What you need to do
Gather all lines in the entries that include the word "States".

Exercise input
************

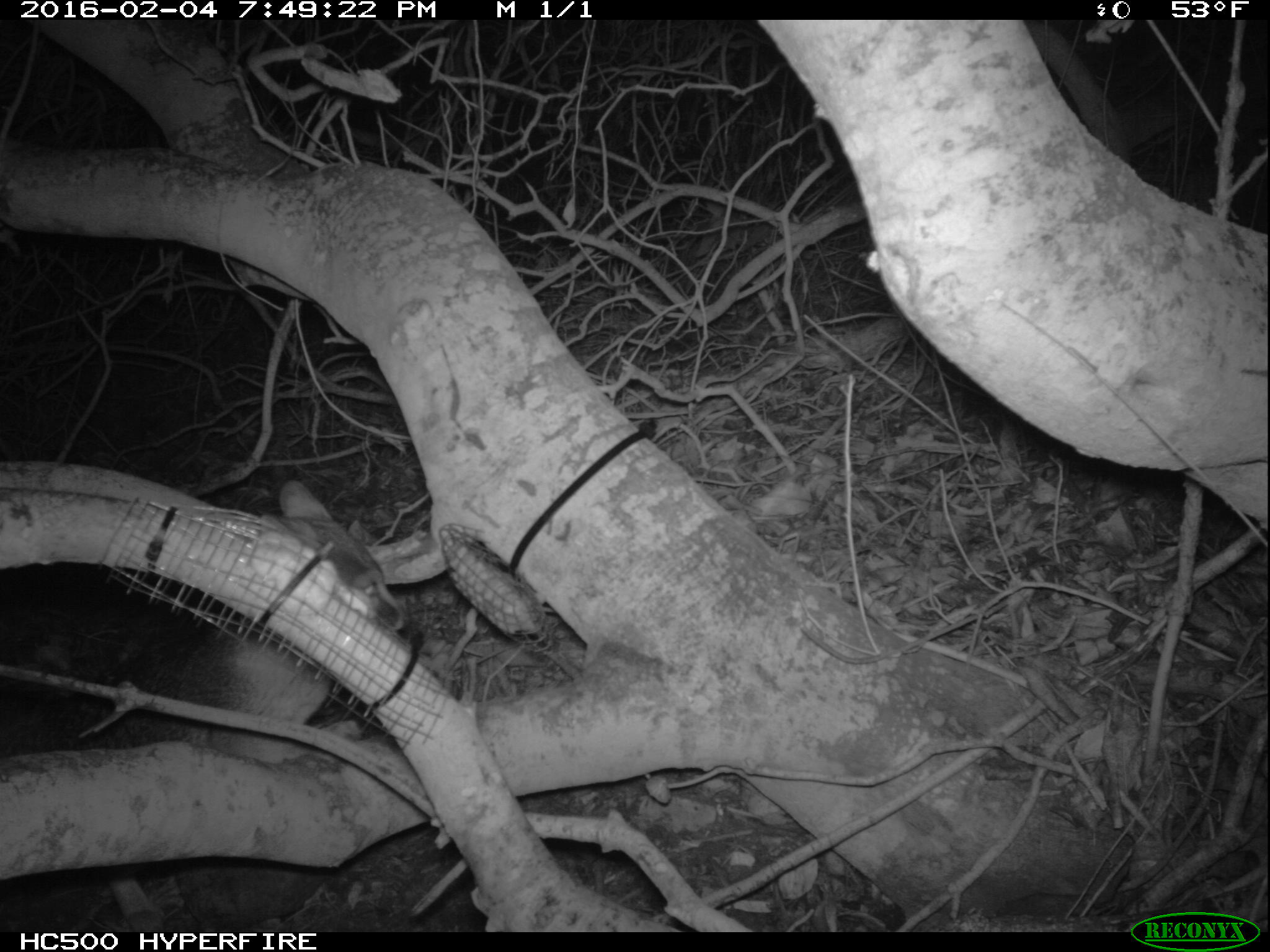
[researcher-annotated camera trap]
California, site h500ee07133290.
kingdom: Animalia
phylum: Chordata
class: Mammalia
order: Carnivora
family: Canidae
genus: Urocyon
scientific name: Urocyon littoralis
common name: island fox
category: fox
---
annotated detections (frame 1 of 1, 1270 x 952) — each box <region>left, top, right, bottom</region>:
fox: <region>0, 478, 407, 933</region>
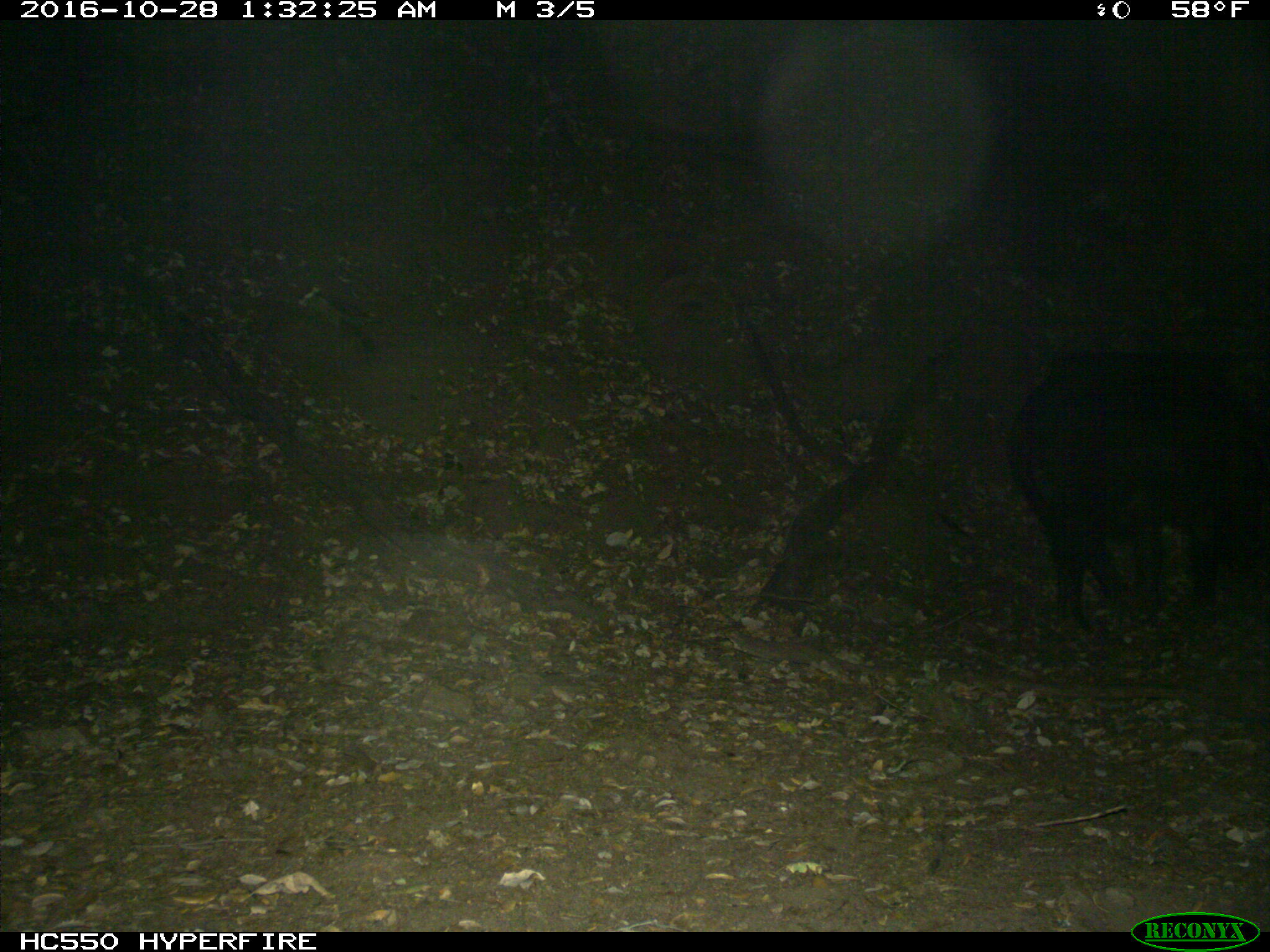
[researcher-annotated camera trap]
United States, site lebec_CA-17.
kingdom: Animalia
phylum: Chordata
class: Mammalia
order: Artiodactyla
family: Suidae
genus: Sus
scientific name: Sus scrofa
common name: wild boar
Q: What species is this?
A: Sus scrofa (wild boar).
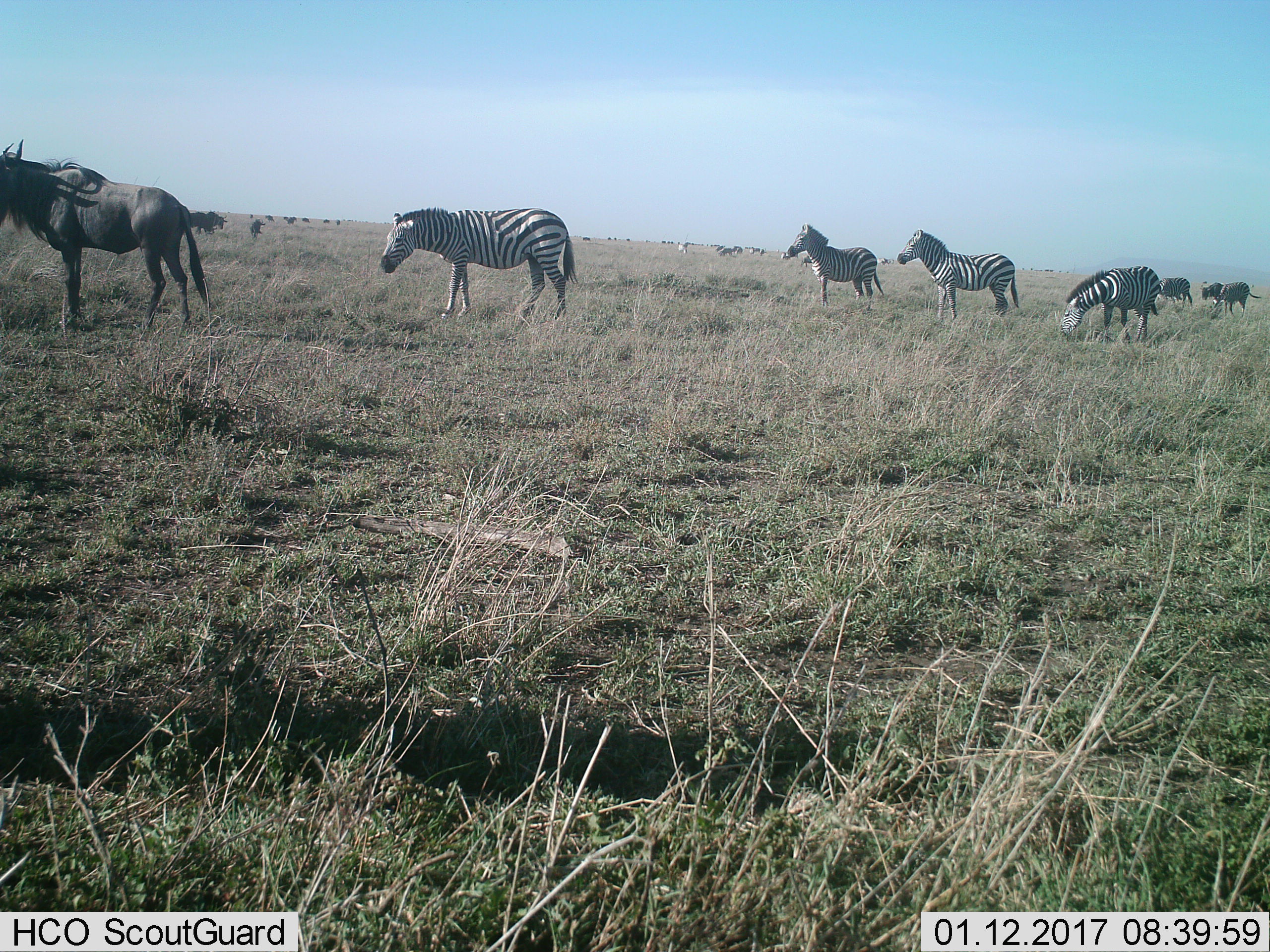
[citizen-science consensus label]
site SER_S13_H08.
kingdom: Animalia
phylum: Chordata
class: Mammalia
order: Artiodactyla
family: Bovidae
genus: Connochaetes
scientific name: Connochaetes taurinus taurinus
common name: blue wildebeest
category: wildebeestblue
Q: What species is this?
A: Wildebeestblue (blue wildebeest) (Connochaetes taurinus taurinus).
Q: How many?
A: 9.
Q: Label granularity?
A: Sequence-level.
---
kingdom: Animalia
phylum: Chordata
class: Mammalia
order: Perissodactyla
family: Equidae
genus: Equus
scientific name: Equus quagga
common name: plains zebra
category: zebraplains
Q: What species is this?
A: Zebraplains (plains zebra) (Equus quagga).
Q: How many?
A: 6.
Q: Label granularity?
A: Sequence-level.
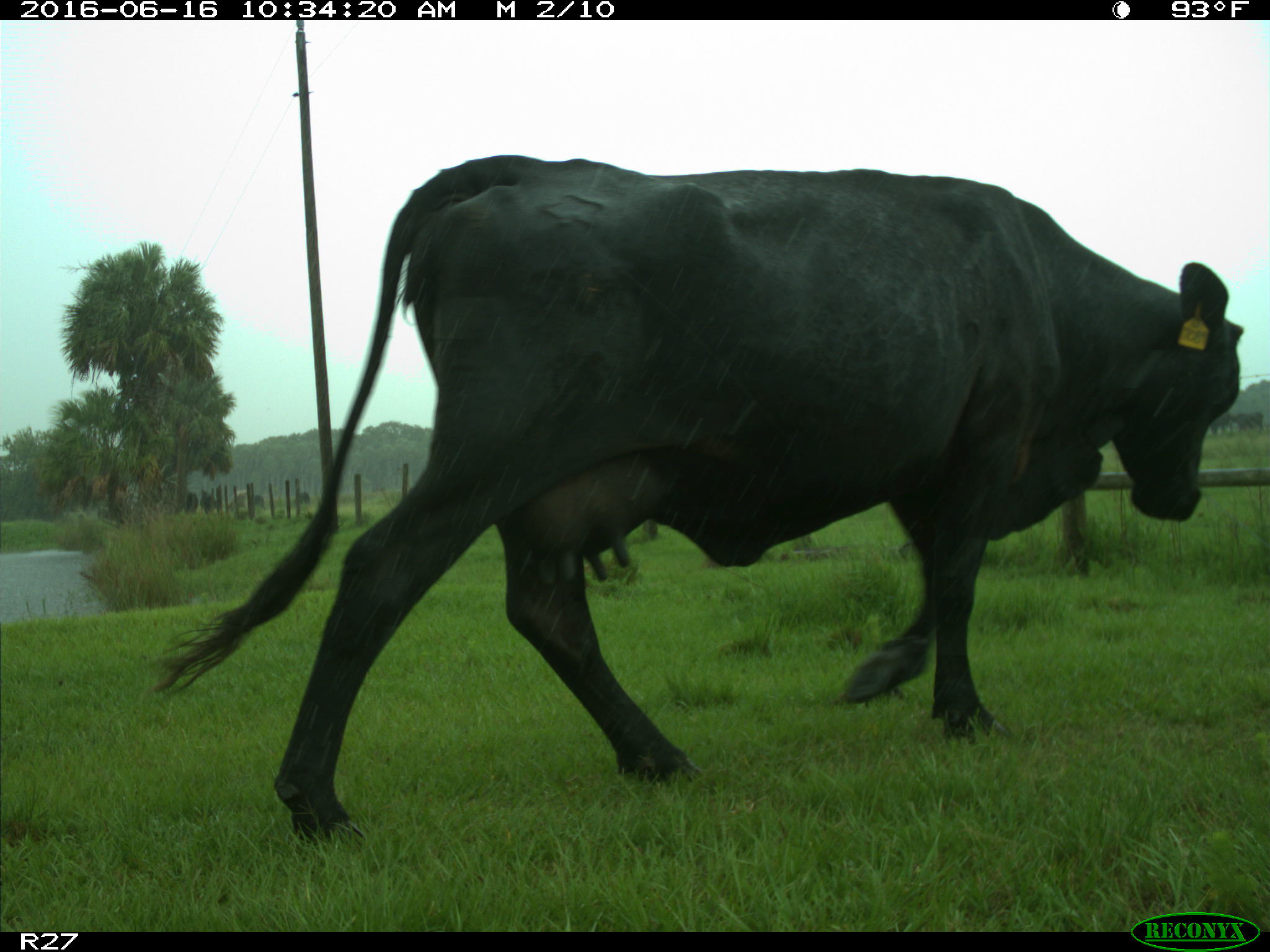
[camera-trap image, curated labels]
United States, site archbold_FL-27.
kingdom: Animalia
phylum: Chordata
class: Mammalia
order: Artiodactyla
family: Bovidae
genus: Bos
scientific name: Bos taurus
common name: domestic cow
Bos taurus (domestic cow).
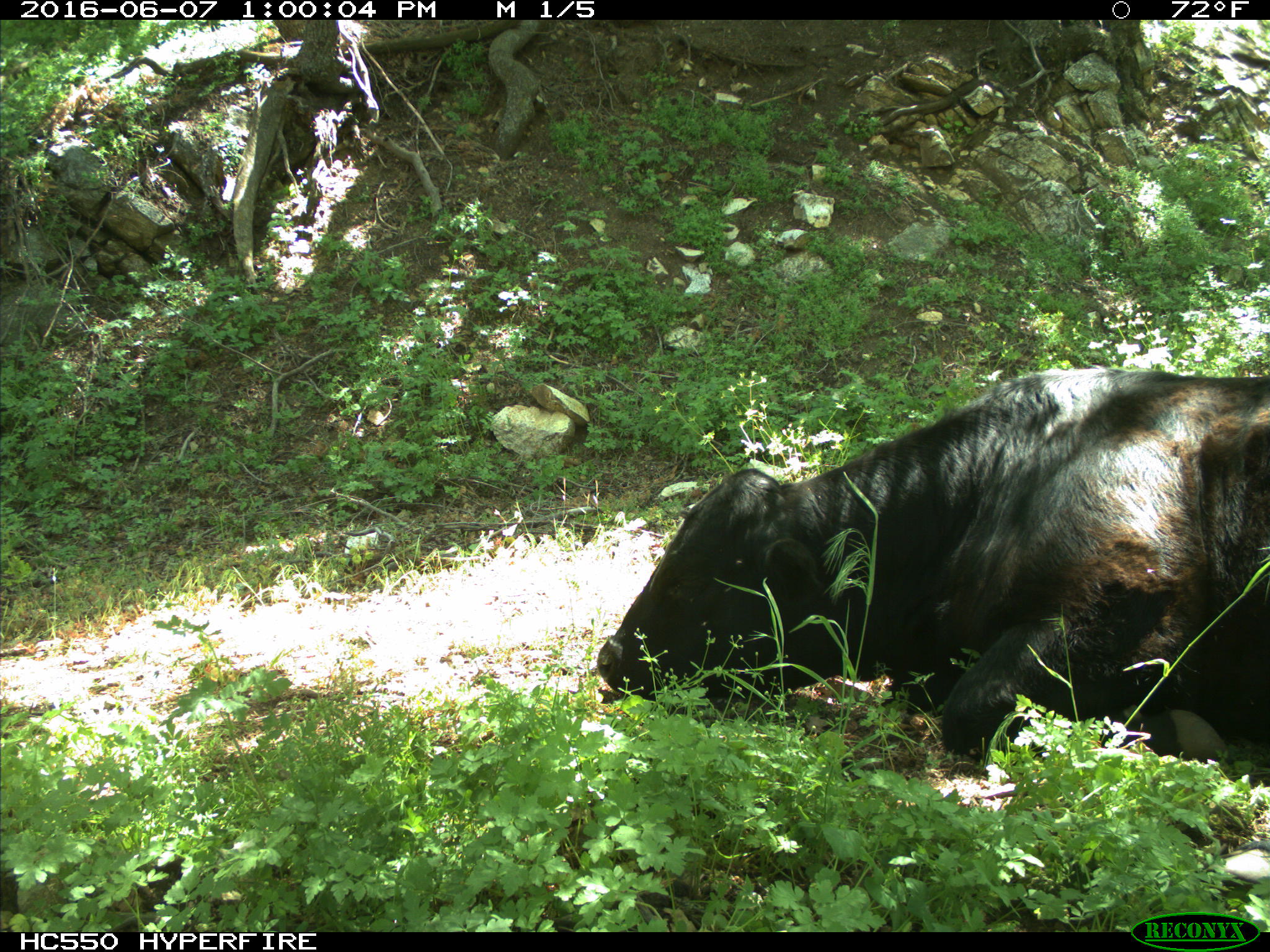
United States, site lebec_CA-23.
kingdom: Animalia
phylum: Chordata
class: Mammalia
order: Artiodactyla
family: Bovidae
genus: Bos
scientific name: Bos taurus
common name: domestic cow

************

Result of the exercise
United States, site lebec_CA-17.
United States, site archbold_FL-27.
United States, site lebec_CA-23.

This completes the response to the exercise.